Au final, on voit mal au nom de quoi Renault hypothèquerait son indépendance dans une alliance dont le contrôle reviendrait de fait à Exor, le trust de la famille Agnelli, qui pèse deux fois plus lourd dans l'actionnariat de FCA que l'Etat français dans celui de Renault. Pour faire simple, Renault peut vivre sans Fiat alors que l'inverse n'est pas sûr. Dans ces conditions, comment parler de mariage entre égaux ?
La seule chose que le Losange peut envier au turinois, ce sont ses... moteurs.
Vivement des moteurs Fiat !
Car en attendant d'autres développements, ce projet de mariage, sa rupture et le feuilleton à venir de l'éventuel rabibochage tombent à point nommé pour occulter l'épidémie de casse du moteur 1,2 l TCE et la mise en demeure de l'UFC Que Choisir de procéder à un rappel.

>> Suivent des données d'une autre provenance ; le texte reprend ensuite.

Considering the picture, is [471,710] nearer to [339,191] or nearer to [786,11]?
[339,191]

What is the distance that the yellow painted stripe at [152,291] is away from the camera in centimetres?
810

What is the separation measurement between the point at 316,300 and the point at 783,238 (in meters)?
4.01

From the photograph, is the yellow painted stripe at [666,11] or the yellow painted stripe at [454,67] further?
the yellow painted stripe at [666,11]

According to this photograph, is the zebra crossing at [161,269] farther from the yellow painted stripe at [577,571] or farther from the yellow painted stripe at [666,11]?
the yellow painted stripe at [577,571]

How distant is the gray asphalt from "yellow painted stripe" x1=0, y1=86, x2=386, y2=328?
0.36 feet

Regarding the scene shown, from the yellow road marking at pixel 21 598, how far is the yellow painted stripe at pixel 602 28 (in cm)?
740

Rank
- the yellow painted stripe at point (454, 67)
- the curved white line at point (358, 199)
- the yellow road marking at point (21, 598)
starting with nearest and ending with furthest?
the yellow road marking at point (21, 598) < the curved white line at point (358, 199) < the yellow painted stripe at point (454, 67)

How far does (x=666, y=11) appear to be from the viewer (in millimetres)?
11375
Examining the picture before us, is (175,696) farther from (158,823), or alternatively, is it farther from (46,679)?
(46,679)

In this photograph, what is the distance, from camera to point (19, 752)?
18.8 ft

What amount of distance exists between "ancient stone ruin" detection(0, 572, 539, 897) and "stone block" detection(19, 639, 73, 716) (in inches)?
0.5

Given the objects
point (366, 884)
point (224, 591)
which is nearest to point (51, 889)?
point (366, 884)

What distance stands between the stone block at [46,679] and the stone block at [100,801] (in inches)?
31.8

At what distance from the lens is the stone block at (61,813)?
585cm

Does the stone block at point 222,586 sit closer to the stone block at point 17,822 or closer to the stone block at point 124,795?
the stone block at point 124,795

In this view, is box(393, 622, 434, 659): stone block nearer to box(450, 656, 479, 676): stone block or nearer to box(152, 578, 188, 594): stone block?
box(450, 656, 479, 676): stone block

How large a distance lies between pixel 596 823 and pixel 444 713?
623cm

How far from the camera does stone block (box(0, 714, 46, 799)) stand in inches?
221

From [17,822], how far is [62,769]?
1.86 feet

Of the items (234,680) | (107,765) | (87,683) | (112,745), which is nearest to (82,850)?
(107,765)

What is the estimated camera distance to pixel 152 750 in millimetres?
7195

Un pur scandale dans la grande tradition Renault à base de petites économies de conception et de mise au point, avec un SAV qui minore les faits ou rejette la faute sur le propriétaire, des clients qui épongent des factures de 10 000 € et des communicants qui promettent que tout va s'arranger.
Vu à travers le prisme de cette énième farce mécanique, on peut voir les choses tout autrement et se demander ce qui peut bien motiver les italiens à vouloir épouser un constructeur dont la dernière voiture réellement fiable remonte à 1988 avec la R19.